- _STATED GOAL_:
Please convert the entries below into a numbered list with one line per item, skipping blank lines and leaving out the pictures.

- _RECORD EXTRACTS_:
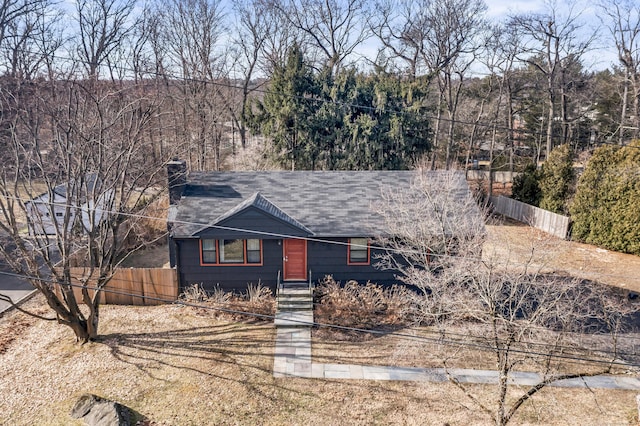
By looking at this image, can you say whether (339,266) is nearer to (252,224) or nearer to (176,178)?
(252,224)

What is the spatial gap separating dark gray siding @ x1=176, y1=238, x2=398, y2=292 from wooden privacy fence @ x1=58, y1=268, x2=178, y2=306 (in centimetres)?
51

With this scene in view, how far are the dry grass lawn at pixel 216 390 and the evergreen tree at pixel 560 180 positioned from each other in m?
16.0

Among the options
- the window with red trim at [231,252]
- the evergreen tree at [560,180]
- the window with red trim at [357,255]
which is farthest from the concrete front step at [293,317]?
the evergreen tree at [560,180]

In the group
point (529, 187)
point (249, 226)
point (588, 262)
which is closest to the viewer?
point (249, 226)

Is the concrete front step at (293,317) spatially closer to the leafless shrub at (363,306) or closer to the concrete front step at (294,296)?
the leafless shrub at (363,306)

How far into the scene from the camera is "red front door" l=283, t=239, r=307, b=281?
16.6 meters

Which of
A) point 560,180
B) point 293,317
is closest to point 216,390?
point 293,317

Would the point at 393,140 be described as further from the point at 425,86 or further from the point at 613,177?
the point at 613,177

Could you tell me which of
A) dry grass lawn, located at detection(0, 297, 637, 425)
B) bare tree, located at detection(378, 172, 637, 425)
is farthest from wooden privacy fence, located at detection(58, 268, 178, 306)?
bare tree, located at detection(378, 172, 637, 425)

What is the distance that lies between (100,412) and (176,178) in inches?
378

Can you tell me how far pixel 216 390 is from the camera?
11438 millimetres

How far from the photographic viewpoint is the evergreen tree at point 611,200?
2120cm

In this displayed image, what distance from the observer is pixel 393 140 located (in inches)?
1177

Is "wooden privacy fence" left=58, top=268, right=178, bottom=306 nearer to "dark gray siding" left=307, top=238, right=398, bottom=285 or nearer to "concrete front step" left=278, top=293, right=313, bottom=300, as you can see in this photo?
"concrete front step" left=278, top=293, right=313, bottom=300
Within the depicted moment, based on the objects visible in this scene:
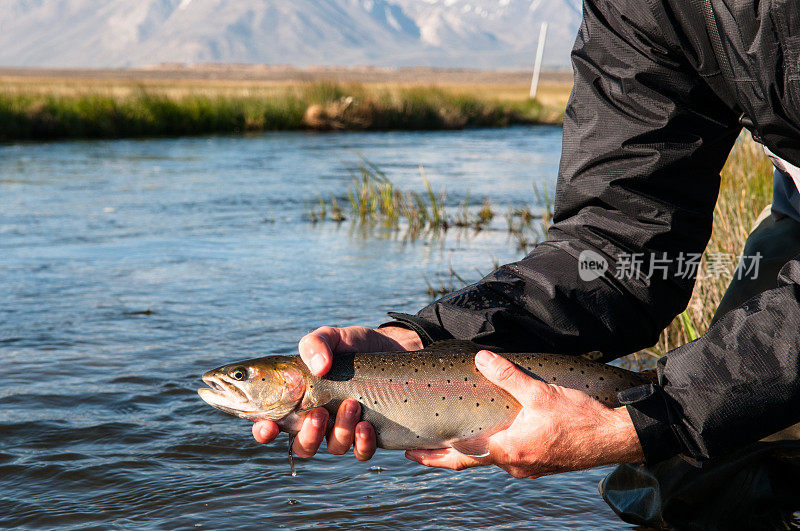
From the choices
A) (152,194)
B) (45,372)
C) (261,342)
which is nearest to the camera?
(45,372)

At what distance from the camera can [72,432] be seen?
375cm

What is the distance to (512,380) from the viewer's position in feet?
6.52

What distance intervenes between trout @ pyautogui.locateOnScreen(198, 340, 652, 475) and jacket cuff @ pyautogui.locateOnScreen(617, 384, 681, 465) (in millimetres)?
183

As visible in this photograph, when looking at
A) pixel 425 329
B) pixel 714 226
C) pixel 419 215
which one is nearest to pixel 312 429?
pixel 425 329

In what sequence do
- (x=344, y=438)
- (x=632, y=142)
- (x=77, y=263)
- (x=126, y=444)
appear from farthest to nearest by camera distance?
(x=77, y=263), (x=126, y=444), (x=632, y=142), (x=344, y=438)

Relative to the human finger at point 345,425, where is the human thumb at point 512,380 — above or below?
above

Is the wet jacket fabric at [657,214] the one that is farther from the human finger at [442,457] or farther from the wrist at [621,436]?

- _TASK RESPONSE_:
1. By looking at this image, can you say whether (339,266) is nearer to (252,224) or nearer to (176,178)?
2. (252,224)
3. What is the spatial gap separating dark gray siding @ x1=176, y1=238, x2=398, y2=292 from wooden privacy fence @ x1=58, y1=268, x2=178, y2=306 (in centimetres)?
4. 51
5. With this scene in view, how far are the dry grass lawn at pixel 216 390 and the evergreen tree at pixel 560 180 positioned from each other in m?
6. 16.0
7. Among the options
8. - the window with red trim at [231,252]
9. - the evergreen tree at [560,180]
10. - the window with red trim at [357,255]
11. which is farthest from the concrete front step at [293,317]?
12. the evergreen tree at [560,180]
13. In the group
14. point (529, 187)
15. point (249, 226)
16. point (588, 262)
17. which is closest to the viewer?
18. point (249, 226)
19. Is the concrete front step at (293,317) spatially closer to the leafless shrub at (363,306) or closer to the concrete front step at (294,296)?
20. the leafless shrub at (363,306)
21. How far into the scene from the camera is "red front door" l=283, t=239, r=307, b=281?
22. 16.6 meters
23. Which of
24. A) point 560,180
25. B) point 293,317
26. is closest to point 216,390?
27. point 293,317
28. Would the point at 393,140 be described as further from the point at 425,86 or further from the point at 613,177?
29. the point at 613,177
30. Could you tell me which of
31. A) dry grass lawn, located at detection(0, 297, 637, 425)
32. B) bare tree, located at detection(378, 172, 637, 425)
33. is farthest from wooden privacy fence, located at detection(58, 268, 178, 306)?
34. bare tree, located at detection(378, 172, 637, 425)
35. What is the distance that lies between (100,412) and (176,178) in inches?
36. 378
37. Can you tell me how far pixel 216 390 is from the camera?
38. 11438 millimetres
39. How far from the photographic viewpoint is the evergreen tree at point 611,200?
40. 2120cm
41. In this displayed image, what distance from the observer is pixel 393 140 located (in inches)?
42. 1177
43. Is "wooden privacy fence" left=58, top=268, right=178, bottom=306 nearer to "dark gray siding" left=307, top=238, right=398, bottom=285 or nearer to "concrete front step" left=278, top=293, right=313, bottom=300, as you can see in this photo?
44. "concrete front step" left=278, top=293, right=313, bottom=300
45. Within the depicted moment, based on the objects visible in this scene:
46. From the choices
47. A) (152,194)
48. B) (45,372)
49. C) (261,342)
50. which is nearest to the camera?
51. (45,372)
52. At what distance from the camera can [72,432] be seen?
53. 375cm
54. What is the distance to (512,380) from the viewer's position in feet?
55. 6.52
56. What distance intervenes between trout @ pyautogui.locateOnScreen(198, 340, 652, 475) and jacket cuff @ pyautogui.locateOnScreen(617, 384, 681, 465) (in millimetres)?
57. 183
58. As visible in this photograph, when looking at
59. A) pixel 425 329
60. B) pixel 714 226
61. C) pixel 419 215
62. which one is nearest to pixel 312 429?
63. pixel 425 329
64. In what sequence do
65. - (x=344, y=438)
66. - (x=632, y=142)
67. - (x=77, y=263)
68. - (x=126, y=444)
69. appear from farthest to nearest by camera distance?
70. (x=77, y=263), (x=126, y=444), (x=632, y=142), (x=344, y=438)
71. Relative to the human finger at point 345,425, where is the human thumb at point 512,380 — above or below?
72. above
73. Is the wet jacket fabric at [657,214] the one that is farther from the human finger at [442,457] or farther from the wrist at [621,436]?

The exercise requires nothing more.